## Exercise passage
%%

Today, the partnership is a triumvirate. Joining Crisa and DeForest in the pursuit for a more perfect (transplanted) pancreas is Vincenzo Cirulli, MD, PhD, Associate Professor of Medicine/Pharmacology, Metabolism, Endocrinology & Nutrition. Together, the three investigators are eager to use their combined expertise in islet and stem cell biology, vascular biology and cellular immunology, and biomaterials to significantly improve the wellbeing of people with type 1 diabetes.
Crisa describes the hurdles. “Number one, we have to accelerate vascularization after transplantation. More than 30% of grafts die within 48 hours due to lack of blood supply. Number two, we have to keep harmful immune cells at bay while allowing the good immune cells to heal the injury. To do that, we need a material that allows us to “control” the engraftment process.” In other words, says Crisa, a tool that drives new vessels toward the islet transplant and repels well-intended, but harmful inflammatory cells.
One key sticking point is that blood vessels, essential for life, are also channels for the immune system. That presents an inherent challenge: how to deliver vital nutrients that enable the healthy cells to become the productive insulin factories the researchers want while preventing unwanted inflammation and, ultimately, rejection of the new tissue.
Cirulli explains another unique challenge. “Normally, in the human pancreas, islets develop over 39 weeks. With stem cells, we are trying to compress nine months into three or four weeks in a dish. Stem cells need the proper cues to quickly mature into the right type of cells. And for stem cell-derived islet tissue it is important that the cells continue to receive the right signals at transplantation site so that the tissue functions properly – that it senses glucose and secretes insulin. The special scaffolds we are going to test will allow us to precisely deliver these critical cues to the transplant site.”
According to DeForest, the ISCRM team is trying a new twist on an old technique. “Other research efforts have tried to insulate healthy cells from aggressive immune cells by encasing them in synthetic materials. Our scaffolding technology enables us to customize the biomaterials with biochemical and physical cues that attract blood vessels while discouraging attacks from immune cells.”
The true novelty is in the details. Advances in the fields of tissue engineering and biomaterials make it possible to both create and regulate nurturing environments for cells. The x-factor for Crisa, DeForest, and Cirulli are special proteins that they have identified in the developing pancreas.
These proteins promote vascularization, help progenitors of pancreatic beta-cells mature, and mitigate immune response by controlling both the thickness of the scaffold and special proteins that repel immune cells. “There is data that shows whether a tissue is stiff or soft affects vascularization, growth, maturation, and differentiation,” says Cirulli. “We believe that adding these special regulator proteins will help us do this, like a drug.”
The researchers also point to the role ISCRM has played. In addition to the early funding from the Innovation Pilot Award, simply being a part of a collaborative research community was important, says DeForest. “This grant brings together a unique combination of skill areas, and I think it’s safe to say that ISCRM helped make that happen. It shows that intentionally bringing together labs from different areas of medicine and engineering works.”
Success could lead to exciting progress, says Cirulli. “If this works, it can be immediately translated to the clinical setting to improve human islet transplantation that is already happening. Learning how to grow islets from stem cells would also provide a replenishable source of tissue to transplant into patients waiting for treatment and have applications for a wide range of medical conditions requiring cell replacement therapies.”

%%

## Activities
**A.** In the islet transplant text, what share of grafts die within 48 hours because of a lack of blood supply?
**B.** Decide whether each statement agrees with the islet transplant text, and support each yes or no with the deciding words of the text, quoted exactly. (i) In the human pancreas, islets normally develop over 39 weeks. (ii) The researchers identified their special proteins in the adult pancreas. (iii) Early funding for the work came from the Innovation Pilot Award.

## Material provided
%%

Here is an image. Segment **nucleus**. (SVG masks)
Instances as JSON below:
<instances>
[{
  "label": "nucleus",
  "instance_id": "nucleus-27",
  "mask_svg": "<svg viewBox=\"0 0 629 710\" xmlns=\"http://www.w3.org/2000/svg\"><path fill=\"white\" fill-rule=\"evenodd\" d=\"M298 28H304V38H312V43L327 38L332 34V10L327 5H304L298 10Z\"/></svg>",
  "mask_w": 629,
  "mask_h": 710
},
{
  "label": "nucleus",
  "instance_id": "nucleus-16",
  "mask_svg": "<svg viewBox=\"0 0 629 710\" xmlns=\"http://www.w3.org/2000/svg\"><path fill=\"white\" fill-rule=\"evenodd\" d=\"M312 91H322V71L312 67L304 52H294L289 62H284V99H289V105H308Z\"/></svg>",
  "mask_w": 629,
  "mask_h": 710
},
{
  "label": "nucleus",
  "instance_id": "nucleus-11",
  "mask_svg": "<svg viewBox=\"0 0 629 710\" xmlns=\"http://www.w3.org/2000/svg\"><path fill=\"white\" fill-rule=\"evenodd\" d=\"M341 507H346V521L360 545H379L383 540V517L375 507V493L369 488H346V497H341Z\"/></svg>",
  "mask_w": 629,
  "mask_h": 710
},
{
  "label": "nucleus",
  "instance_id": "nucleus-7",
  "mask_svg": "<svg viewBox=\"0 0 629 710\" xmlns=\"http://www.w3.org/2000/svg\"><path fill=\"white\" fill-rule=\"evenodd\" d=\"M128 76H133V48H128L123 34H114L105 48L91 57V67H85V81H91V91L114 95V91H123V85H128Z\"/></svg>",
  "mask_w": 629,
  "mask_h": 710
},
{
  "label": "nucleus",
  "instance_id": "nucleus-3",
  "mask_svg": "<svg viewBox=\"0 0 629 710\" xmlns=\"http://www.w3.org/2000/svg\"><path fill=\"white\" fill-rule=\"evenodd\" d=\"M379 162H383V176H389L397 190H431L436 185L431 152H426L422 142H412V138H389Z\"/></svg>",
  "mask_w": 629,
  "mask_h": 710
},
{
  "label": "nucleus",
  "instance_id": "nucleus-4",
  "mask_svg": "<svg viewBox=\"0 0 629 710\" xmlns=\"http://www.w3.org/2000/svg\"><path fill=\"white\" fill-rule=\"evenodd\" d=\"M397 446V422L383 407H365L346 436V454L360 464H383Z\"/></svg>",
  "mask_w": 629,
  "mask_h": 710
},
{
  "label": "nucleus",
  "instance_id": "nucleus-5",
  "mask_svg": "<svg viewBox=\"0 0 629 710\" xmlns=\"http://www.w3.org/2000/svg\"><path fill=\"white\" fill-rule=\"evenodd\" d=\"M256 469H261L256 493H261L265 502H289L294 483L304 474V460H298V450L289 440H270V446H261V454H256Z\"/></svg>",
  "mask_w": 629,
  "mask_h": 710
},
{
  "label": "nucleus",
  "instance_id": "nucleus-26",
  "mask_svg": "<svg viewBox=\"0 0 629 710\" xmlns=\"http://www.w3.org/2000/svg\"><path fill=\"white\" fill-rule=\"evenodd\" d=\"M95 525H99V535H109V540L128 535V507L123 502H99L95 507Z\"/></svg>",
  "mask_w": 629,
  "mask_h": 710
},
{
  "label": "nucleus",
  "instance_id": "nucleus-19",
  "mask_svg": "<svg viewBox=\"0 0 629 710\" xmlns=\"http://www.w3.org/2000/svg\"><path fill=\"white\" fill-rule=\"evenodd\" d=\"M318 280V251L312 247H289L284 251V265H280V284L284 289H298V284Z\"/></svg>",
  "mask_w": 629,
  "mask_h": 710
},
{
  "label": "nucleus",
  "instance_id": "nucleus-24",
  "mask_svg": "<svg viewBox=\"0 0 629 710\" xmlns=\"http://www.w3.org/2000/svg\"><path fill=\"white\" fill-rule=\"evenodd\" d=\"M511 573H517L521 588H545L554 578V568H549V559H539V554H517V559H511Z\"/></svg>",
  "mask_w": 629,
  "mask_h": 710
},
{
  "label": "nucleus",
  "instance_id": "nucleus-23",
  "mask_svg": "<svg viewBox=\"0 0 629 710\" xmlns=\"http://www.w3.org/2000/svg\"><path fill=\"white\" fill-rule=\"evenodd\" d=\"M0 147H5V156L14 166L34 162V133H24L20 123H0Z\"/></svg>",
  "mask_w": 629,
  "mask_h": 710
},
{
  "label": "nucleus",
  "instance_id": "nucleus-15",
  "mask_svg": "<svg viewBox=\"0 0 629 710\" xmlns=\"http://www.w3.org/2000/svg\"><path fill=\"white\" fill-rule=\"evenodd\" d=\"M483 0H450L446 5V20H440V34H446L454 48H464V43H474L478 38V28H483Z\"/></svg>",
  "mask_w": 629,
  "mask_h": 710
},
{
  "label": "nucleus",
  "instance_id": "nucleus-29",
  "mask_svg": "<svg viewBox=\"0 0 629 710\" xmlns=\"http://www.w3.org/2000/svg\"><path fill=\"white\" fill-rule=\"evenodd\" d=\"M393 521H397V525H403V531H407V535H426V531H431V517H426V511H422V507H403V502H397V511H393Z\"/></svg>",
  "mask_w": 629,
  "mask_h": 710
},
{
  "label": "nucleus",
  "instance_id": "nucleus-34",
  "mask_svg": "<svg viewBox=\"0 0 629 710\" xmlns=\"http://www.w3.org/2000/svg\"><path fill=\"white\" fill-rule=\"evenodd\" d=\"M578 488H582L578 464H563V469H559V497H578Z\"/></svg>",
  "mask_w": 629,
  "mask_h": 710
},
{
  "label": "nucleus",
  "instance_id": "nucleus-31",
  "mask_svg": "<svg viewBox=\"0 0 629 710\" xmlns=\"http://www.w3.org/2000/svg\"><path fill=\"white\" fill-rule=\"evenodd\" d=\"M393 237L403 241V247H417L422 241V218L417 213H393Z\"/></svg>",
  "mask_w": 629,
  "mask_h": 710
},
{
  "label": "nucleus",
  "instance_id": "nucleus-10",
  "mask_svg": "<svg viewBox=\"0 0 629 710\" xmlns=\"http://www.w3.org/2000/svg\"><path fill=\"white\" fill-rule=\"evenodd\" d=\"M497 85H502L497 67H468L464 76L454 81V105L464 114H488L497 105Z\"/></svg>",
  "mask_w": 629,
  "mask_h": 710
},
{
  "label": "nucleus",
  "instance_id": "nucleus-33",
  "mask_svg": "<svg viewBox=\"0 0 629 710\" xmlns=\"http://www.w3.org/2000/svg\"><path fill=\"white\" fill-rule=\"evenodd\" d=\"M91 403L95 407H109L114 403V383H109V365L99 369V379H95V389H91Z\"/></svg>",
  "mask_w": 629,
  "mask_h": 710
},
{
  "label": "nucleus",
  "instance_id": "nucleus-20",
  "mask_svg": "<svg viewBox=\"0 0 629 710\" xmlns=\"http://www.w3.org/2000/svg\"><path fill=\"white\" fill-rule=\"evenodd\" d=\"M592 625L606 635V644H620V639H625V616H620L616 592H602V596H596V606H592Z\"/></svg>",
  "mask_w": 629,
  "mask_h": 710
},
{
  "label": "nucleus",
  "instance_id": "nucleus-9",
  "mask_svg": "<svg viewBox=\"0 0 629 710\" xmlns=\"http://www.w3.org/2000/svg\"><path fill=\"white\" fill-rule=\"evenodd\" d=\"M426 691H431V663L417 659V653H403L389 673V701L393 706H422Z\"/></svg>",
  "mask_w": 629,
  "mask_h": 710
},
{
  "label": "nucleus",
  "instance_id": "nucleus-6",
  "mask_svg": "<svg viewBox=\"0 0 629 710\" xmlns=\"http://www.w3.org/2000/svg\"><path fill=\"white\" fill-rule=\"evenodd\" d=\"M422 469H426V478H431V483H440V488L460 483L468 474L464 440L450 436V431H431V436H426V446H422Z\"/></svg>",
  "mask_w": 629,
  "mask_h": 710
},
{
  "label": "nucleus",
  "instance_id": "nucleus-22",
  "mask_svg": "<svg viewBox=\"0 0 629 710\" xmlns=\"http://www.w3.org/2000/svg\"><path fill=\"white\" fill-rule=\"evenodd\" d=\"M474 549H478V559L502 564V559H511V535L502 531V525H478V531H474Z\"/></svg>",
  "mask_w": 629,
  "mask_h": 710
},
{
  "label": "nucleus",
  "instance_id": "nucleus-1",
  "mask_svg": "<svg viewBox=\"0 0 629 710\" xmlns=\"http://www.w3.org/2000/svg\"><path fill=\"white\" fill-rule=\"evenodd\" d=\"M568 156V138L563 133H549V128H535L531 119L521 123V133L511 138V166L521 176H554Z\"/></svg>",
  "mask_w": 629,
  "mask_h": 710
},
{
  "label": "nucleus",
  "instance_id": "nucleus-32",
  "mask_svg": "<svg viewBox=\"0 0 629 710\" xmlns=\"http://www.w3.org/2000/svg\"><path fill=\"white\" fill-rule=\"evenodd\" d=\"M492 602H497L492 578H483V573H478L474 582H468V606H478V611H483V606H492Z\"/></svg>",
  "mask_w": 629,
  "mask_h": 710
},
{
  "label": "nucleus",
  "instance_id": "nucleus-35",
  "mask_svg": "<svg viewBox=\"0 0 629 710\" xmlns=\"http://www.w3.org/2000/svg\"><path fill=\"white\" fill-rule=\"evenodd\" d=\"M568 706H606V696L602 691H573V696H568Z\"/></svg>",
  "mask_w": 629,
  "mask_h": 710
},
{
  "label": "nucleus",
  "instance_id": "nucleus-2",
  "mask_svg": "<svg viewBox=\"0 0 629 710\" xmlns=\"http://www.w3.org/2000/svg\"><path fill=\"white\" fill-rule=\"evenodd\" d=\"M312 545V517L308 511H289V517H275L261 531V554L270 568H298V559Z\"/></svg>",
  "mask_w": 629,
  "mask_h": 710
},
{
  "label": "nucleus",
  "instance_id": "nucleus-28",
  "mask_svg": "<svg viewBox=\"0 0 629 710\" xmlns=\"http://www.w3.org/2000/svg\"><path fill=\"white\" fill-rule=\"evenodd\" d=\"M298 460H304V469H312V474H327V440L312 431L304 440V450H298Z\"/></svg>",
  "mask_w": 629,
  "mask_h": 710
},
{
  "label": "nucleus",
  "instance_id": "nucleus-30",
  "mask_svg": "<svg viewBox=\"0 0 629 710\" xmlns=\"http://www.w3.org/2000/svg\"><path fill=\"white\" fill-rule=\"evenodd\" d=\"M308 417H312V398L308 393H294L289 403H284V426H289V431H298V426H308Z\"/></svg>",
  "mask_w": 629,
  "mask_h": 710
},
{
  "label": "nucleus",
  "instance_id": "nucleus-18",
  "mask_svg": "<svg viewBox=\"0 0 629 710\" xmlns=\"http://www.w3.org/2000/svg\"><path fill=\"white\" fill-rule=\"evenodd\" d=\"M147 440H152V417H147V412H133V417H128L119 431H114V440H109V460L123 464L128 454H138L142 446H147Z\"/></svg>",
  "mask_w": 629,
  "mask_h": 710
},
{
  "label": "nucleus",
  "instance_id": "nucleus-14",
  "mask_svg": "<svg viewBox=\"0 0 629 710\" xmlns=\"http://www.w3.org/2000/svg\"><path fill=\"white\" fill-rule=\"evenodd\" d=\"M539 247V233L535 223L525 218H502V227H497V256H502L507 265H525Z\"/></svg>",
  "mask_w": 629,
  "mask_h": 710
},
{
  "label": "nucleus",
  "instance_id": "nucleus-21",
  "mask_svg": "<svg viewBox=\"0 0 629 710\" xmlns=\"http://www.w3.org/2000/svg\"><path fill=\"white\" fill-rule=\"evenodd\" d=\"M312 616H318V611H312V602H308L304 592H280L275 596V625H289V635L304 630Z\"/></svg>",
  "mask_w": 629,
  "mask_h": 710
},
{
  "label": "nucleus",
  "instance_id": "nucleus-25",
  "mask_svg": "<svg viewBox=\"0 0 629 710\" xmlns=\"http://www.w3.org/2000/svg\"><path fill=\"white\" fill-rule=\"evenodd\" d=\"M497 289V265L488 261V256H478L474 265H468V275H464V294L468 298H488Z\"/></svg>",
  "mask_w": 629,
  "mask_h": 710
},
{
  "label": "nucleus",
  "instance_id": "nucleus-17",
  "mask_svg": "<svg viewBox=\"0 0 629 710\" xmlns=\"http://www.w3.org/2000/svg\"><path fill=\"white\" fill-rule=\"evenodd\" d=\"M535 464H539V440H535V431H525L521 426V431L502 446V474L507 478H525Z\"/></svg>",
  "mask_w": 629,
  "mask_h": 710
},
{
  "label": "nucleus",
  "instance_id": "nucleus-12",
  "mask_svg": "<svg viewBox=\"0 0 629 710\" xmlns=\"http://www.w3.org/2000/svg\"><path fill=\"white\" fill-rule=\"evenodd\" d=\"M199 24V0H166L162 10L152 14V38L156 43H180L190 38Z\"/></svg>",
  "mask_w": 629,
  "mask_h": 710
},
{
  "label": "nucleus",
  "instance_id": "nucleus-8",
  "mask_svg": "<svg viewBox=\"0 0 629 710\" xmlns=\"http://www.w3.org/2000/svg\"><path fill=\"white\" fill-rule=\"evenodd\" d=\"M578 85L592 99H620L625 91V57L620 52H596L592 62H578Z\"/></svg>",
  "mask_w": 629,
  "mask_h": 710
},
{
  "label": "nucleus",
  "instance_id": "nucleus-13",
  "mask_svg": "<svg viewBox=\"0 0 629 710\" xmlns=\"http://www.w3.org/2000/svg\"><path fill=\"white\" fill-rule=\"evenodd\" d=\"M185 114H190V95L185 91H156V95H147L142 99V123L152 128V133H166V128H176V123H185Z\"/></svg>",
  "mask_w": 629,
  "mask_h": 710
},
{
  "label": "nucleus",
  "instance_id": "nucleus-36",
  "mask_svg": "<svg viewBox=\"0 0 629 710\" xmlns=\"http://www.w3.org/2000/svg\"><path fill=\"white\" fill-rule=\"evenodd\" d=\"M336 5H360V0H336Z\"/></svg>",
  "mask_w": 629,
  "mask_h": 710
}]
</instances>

%%

## Per-task outputs
**A.** More than 30% of grafts.

**B.**
(i) Yes: "Normally, in the human pancreas, islets develop over 39 weeks."
(ii) No: "special proteins that they have identified in the developing pancreas."
(iii) Yes: "In addition to the early funding from the Innovation Pilot Award"